A Daniel le costaba creer que a su viejo lo esperara la vida eterna. Si ellos no tuvieron un reencuentro en vida, ¿qué méritos podía exhibir don Fernando para exigir reencontrarse con el Padre —con p mayúscula— a esta hora nona?
En todo caso, su viejo probablemente estaría feliz con podrirse en la tierra sin más, reconfortándose en su putrefacto olor a muerto, el que tomaría como la confirmación de su teología de la nada.
Bajaron el cajón al hueco. Su madre y hermanas lloraban, pero Daniel estaba impávido; no sabía qué hacer, qué sentir. Era un convidado al funeral de un desconocido, un extraño, un extranjero.
¿Cómo creer en ti mismo si ni tu papá te da la hora?
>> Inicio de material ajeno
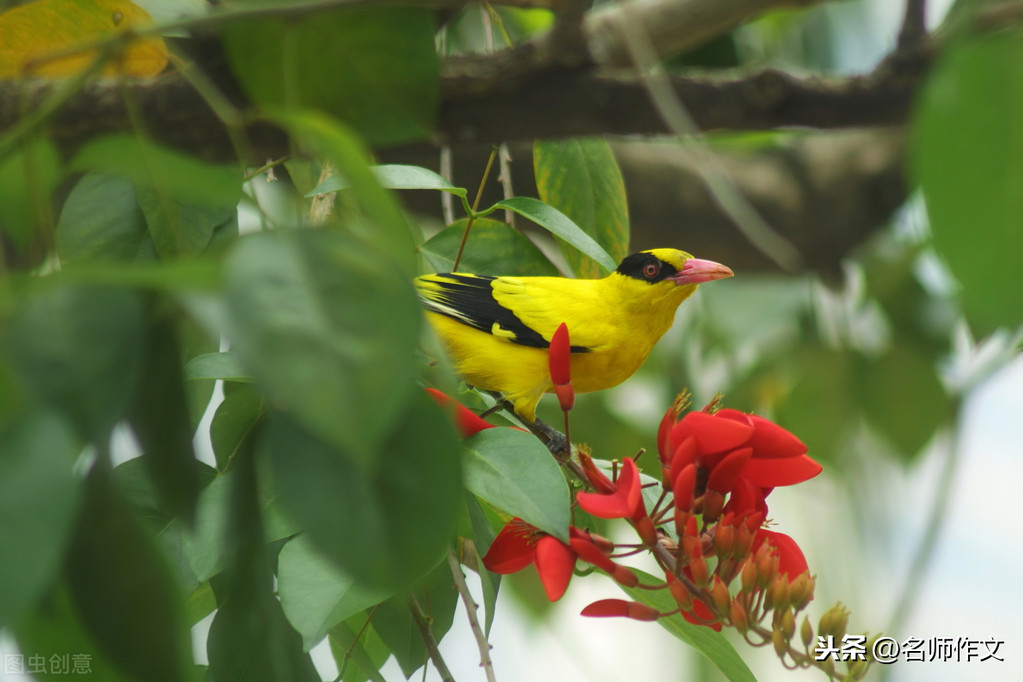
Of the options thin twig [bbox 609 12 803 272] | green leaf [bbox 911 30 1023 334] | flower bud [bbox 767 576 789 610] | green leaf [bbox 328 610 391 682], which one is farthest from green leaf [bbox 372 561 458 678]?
green leaf [bbox 911 30 1023 334]

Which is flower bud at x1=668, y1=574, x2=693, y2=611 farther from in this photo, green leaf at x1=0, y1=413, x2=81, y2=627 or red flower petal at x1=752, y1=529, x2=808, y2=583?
green leaf at x1=0, y1=413, x2=81, y2=627

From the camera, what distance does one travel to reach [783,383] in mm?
2867

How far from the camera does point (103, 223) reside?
3.26ft

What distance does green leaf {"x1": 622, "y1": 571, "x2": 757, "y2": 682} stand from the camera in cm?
100

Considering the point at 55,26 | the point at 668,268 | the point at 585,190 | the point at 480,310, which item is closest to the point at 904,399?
the point at 668,268

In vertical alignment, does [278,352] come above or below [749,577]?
above

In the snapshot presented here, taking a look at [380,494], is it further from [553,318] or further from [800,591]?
[553,318]

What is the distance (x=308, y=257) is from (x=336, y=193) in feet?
2.63

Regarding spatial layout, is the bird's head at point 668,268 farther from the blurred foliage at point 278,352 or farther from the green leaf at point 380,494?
the green leaf at point 380,494

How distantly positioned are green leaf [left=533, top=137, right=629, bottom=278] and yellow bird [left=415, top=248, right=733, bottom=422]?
1.32 feet

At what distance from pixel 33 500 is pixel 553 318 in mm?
1611

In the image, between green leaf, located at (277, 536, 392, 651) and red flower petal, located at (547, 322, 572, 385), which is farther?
red flower petal, located at (547, 322, 572, 385)

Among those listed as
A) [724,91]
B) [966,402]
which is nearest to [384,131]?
[724,91]

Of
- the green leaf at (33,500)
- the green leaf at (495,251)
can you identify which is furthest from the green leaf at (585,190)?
the green leaf at (33,500)
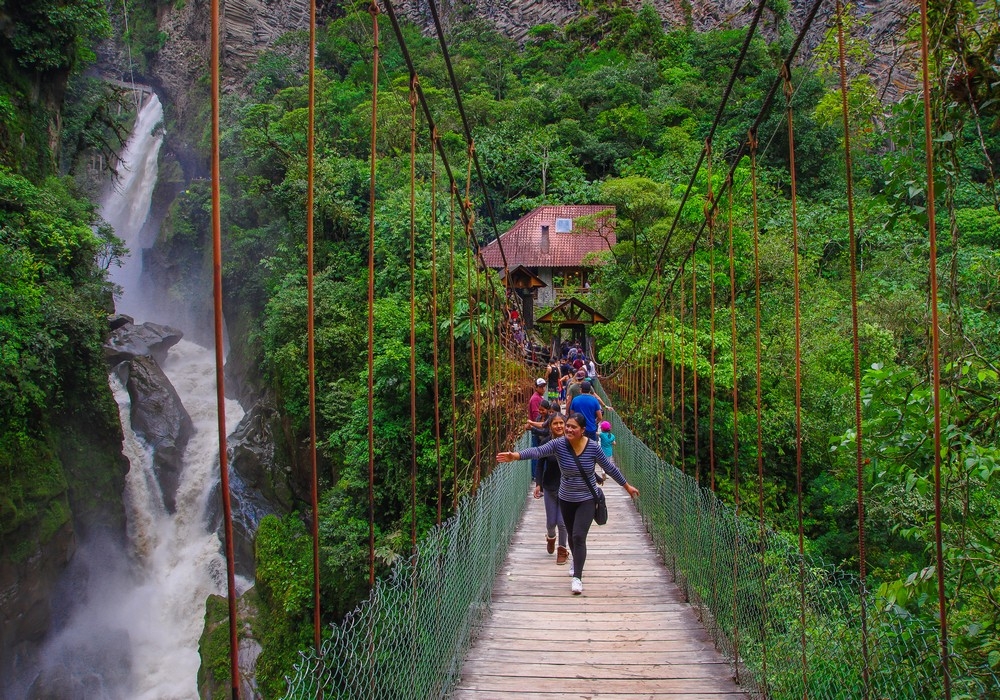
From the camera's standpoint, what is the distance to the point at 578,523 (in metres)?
2.70

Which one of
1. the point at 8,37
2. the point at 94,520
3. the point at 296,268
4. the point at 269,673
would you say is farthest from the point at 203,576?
the point at 8,37

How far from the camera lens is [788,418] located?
679cm

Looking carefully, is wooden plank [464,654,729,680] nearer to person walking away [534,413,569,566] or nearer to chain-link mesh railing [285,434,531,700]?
chain-link mesh railing [285,434,531,700]

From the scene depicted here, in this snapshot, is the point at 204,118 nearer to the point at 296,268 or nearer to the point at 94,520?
the point at 296,268

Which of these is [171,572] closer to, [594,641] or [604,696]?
[594,641]

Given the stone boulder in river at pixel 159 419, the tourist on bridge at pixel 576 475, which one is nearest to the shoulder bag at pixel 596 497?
the tourist on bridge at pixel 576 475

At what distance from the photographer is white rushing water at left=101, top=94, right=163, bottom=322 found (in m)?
16.8

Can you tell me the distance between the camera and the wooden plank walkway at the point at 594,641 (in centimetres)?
205

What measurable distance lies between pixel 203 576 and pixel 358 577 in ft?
14.1

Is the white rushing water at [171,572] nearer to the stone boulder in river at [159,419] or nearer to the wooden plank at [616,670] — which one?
the stone boulder in river at [159,419]

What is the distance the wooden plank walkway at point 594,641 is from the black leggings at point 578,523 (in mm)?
200

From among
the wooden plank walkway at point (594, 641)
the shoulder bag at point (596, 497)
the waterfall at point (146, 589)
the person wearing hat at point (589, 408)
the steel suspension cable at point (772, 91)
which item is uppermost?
the steel suspension cable at point (772, 91)

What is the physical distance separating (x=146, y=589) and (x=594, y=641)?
9228 mm

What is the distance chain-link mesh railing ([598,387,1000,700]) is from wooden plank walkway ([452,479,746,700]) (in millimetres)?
111
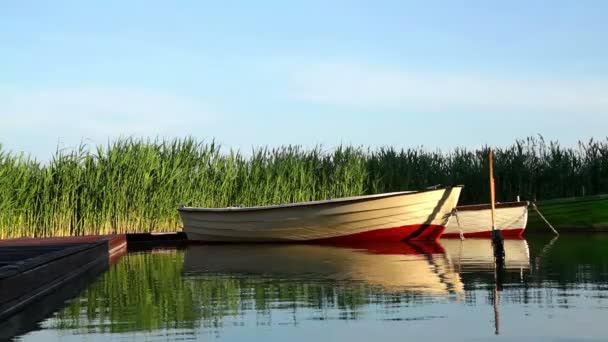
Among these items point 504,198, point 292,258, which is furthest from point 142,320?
point 504,198

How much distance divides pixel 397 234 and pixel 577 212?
660 centimetres

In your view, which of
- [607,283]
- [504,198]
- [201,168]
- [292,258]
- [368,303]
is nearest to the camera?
[368,303]

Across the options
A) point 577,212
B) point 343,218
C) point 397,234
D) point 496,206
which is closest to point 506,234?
point 496,206

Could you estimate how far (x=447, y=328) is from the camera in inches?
310

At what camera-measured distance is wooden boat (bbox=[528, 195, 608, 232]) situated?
88.5 feet

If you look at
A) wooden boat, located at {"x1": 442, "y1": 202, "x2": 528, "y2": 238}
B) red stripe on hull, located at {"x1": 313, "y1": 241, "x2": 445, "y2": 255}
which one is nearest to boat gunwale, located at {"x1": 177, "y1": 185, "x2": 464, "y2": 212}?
red stripe on hull, located at {"x1": 313, "y1": 241, "x2": 445, "y2": 255}

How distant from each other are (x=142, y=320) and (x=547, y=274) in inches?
263

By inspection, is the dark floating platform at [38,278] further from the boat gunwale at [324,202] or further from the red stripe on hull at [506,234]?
the red stripe on hull at [506,234]

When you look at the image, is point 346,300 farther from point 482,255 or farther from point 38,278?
point 482,255

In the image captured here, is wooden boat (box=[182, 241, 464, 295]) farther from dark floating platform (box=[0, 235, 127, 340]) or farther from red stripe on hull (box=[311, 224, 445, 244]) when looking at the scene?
dark floating platform (box=[0, 235, 127, 340])

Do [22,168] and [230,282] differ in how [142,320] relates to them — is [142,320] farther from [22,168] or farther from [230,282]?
[22,168]

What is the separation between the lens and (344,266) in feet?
50.3

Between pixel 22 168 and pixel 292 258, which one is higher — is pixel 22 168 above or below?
above

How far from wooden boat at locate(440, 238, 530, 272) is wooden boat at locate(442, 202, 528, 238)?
1.48 metres
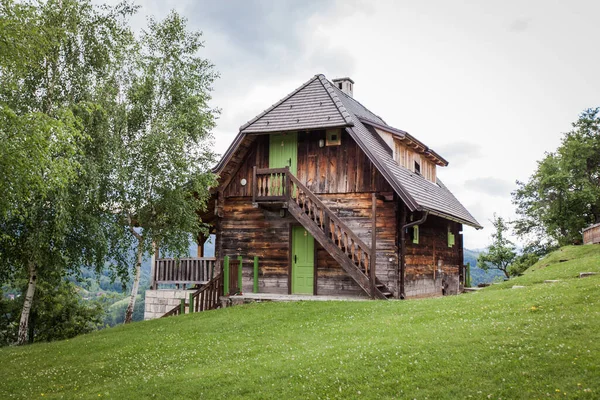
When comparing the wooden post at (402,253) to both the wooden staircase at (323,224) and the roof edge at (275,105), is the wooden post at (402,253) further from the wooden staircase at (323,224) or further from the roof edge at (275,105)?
Result: the roof edge at (275,105)

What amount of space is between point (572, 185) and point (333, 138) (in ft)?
98.1

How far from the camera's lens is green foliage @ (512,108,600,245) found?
40656mm

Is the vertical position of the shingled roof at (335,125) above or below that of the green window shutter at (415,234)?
above

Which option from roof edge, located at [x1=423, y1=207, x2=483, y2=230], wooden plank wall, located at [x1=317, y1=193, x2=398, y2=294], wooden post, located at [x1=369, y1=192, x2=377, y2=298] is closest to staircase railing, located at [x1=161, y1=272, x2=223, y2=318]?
wooden plank wall, located at [x1=317, y1=193, x2=398, y2=294]

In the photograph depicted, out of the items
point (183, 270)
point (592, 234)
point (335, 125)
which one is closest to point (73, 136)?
point (335, 125)

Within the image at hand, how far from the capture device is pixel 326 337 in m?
12.5

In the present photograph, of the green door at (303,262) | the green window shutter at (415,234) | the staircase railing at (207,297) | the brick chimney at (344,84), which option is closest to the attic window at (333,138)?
the green door at (303,262)

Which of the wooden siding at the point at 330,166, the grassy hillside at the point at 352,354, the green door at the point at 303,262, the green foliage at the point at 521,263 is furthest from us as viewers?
the green foliage at the point at 521,263

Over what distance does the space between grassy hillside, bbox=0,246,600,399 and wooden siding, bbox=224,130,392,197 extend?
531 cm

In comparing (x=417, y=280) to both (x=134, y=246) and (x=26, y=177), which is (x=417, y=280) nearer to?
(x=134, y=246)

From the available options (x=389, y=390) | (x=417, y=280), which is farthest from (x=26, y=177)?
(x=417, y=280)

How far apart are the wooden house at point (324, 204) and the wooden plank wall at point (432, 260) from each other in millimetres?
81

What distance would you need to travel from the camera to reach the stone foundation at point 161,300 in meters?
25.4

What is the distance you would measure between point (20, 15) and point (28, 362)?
9002mm
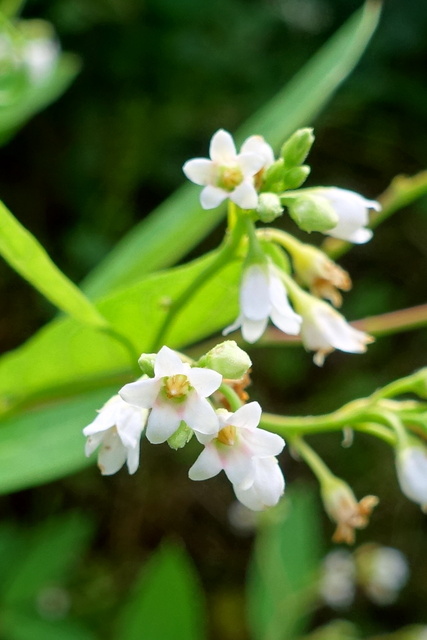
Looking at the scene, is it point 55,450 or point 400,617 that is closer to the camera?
point 55,450

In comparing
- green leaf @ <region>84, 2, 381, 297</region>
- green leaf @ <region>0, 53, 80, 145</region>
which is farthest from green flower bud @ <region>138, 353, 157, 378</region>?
green leaf @ <region>0, 53, 80, 145</region>

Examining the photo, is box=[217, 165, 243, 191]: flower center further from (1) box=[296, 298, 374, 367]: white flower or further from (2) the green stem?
(1) box=[296, 298, 374, 367]: white flower

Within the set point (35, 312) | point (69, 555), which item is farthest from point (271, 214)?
point (35, 312)

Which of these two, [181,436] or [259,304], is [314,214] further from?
[181,436]

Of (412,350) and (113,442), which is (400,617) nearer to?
(412,350)

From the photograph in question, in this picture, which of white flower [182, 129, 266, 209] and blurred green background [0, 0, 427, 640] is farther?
blurred green background [0, 0, 427, 640]
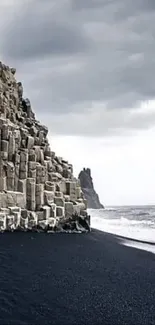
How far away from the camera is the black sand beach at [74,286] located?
24906 millimetres

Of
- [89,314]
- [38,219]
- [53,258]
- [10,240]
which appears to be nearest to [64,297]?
[89,314]

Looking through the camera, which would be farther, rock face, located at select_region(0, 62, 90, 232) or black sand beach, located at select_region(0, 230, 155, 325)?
rock face, located at select_region(0, 62, 90, 232)

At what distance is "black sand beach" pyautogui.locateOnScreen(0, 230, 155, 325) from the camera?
981 inches

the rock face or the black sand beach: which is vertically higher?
the rock face

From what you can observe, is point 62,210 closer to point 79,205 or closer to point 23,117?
point 79,205

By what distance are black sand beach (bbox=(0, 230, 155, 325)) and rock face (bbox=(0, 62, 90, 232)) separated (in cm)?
2061

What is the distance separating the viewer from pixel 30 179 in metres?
76.4

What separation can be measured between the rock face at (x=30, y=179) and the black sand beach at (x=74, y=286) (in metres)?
20.6

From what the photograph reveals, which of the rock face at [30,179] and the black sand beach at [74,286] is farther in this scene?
the rock face at [30,179]

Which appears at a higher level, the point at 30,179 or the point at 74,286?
the point at 30,179

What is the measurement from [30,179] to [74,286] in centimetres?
4561

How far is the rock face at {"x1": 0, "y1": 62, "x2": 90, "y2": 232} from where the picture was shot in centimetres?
7197

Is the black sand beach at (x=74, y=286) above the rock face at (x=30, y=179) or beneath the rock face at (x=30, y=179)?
beneath

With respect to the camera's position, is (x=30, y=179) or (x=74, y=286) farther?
(x=30, y=179)
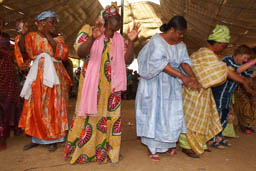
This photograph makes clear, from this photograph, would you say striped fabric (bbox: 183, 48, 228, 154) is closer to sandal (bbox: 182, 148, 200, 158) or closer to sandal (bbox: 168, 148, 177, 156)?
sandal (bbox: 182, 148, 200, 158)

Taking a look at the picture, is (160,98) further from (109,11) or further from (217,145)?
(217,145)

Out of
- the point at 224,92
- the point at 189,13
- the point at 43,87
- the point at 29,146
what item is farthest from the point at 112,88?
the point at 189,13

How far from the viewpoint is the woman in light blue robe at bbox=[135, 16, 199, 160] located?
301 centimetres

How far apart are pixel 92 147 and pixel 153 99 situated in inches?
38.3

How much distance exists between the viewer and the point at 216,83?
3193mm

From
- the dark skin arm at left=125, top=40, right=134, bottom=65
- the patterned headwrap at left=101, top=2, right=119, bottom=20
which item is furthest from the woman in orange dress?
the dark skin arm at left=125, top=40, right=134, bottom=65

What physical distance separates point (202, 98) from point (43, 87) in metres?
2.23

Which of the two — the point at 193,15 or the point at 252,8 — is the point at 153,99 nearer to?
the point at 252,8

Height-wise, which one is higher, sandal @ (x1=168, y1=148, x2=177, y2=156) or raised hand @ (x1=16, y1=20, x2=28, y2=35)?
raised hand @ (x1=16, y1=20, x2=28, y2=35)

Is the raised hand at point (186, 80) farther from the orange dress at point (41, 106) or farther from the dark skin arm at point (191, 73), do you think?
the orange dress at point (41, 106)

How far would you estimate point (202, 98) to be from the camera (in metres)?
3.34

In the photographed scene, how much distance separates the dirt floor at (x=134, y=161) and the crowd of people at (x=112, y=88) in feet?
0.39

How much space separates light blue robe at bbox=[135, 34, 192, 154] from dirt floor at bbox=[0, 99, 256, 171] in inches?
10.4

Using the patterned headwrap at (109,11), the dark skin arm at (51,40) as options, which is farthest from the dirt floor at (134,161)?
the patterned headwrap at (109,11)
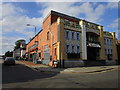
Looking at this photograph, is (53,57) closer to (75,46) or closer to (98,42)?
(75,46)

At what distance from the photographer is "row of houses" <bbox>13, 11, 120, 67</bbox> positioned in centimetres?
2045

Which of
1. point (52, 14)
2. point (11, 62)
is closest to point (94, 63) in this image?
point (52, 14)

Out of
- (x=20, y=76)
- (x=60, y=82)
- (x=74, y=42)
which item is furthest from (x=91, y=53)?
(x=60, y=82)

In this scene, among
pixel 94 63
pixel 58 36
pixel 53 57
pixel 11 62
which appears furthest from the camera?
pixel 94 63

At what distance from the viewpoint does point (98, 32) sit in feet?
87.7

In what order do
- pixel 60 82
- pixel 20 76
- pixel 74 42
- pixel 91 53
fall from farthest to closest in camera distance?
pixel 91 53
pixel 74 42
pixel 20 76
pixel 60 82

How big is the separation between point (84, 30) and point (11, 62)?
16063mm

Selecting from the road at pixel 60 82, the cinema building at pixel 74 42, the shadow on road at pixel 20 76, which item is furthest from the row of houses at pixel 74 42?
the road at pixel 60 82

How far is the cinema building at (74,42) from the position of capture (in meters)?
20.5

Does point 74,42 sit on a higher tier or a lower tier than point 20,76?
higher

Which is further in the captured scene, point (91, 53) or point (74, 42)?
point (91, 53)

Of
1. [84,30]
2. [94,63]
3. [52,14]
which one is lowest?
[94,63]

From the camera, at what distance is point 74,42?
72.7ft

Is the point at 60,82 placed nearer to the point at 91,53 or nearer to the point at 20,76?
the point at 20,76
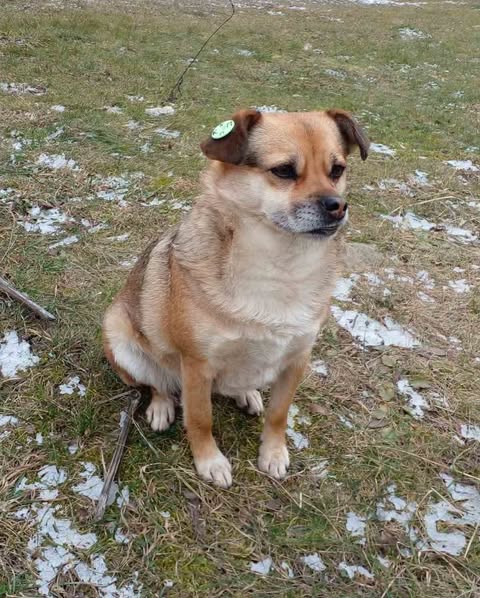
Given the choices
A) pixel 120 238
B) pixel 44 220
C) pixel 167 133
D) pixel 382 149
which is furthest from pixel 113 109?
pixel 382 149

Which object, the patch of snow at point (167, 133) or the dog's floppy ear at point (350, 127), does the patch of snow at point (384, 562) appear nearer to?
the dog's floppy ear at point (350, 127)

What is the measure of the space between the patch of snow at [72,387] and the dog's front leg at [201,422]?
750mm

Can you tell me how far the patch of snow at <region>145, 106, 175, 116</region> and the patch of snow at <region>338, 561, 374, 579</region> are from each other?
5929 millimetres

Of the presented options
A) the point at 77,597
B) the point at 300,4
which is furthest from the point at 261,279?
the point at 300,4

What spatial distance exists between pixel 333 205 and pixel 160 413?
153 centimetres

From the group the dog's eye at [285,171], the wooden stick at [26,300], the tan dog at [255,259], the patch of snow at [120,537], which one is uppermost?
the dog's eye at [285,171]

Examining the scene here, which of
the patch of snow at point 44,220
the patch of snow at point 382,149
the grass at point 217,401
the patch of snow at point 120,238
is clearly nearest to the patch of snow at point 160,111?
the grass at point 217,401

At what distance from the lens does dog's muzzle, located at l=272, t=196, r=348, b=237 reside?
7.14ft

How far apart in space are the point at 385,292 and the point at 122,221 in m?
2.28

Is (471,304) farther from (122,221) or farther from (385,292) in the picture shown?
(122,221)

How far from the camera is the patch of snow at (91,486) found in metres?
2.56

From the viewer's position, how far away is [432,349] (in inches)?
142

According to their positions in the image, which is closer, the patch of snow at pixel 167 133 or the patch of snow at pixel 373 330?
the patch of snow at pixel 373 330

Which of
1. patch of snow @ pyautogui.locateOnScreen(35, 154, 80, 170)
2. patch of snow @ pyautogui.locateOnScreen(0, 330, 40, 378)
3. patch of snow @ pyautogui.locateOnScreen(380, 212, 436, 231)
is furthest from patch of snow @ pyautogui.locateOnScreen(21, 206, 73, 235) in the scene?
patch of snow @ pyautogui.locateOnScreen(380, 212, 436, 231)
Tal vez por eso se había acercado a la iglesia, otra cosa más que los distanció en vida. Pero cuando el cajón tocó el fondo, algo se removió en Daniel. La rabia que tenía contra su viejo enmudeció, y sintió como que llevara horas con las manos apretadas en puño sin saberlo, como si las hubiera abierto al fin sin darse cuenta, sino por las hormiguitas que recirculaban ya liberadas por sus venas.
De repente, la represa cedió y Daniel rompió en llanto, a moco tendido, como un niño desconsolado. Los asistentes lo miraban, su familia lo miraba, Beatriz y el pelele lo miraban, pero poco y nada le importaba a Daniel el espectáculo de su pena: lloraba y lloraba sin parar… Lo iba a echar de menos.
Capítulo III
El taller y la galería
Más tarde, ya solo en su departamento en la calle Marcel Duhaut, Daniel, afiebrado por una necesidad imperiosa de trabajar, como no había sentido en meses, se volcó sobre un lienzo que tenía abandonado en una esquina de su taller y no paró.
Luego de tres días en vela, el retrato de su viejo estaba listo, todo plasmado en acrílico, sublimado en algo que venía de él, pero que ya no estaba en él.
Se había liberado de la desagradable necesidad de seguir, agotadora y eternamente, rumiando su rabia y su pena.
***
Si se cuentan los trazos uno por uno, hay un poco de todo: rabia, decepción, pena, pero también cariño. Incluso me atrevería a decir que parece imperar un ánimo de reconciliación con el sujeto de la obra, una especie de absolución del padre, o por lo menos una caritativa comprensión de sus flaquezas.
Este párrafo, escrito por el curador de la Galería Nacional de Arte Antiguo de Roma, se encuentra hoy día en una pequeña pestaña de plástico, muy bien iluminada, en español, inglés e italiano, bajo un
lienzo de 144 x 195, titulado La escatología de un hombre bueno, por Daniel Letrán Zúñiga, Chile, 2025.
Es parte de la exposición temporal de arte contemporáneo del Cono Sur que se quedará en Roma hasta finales del verano.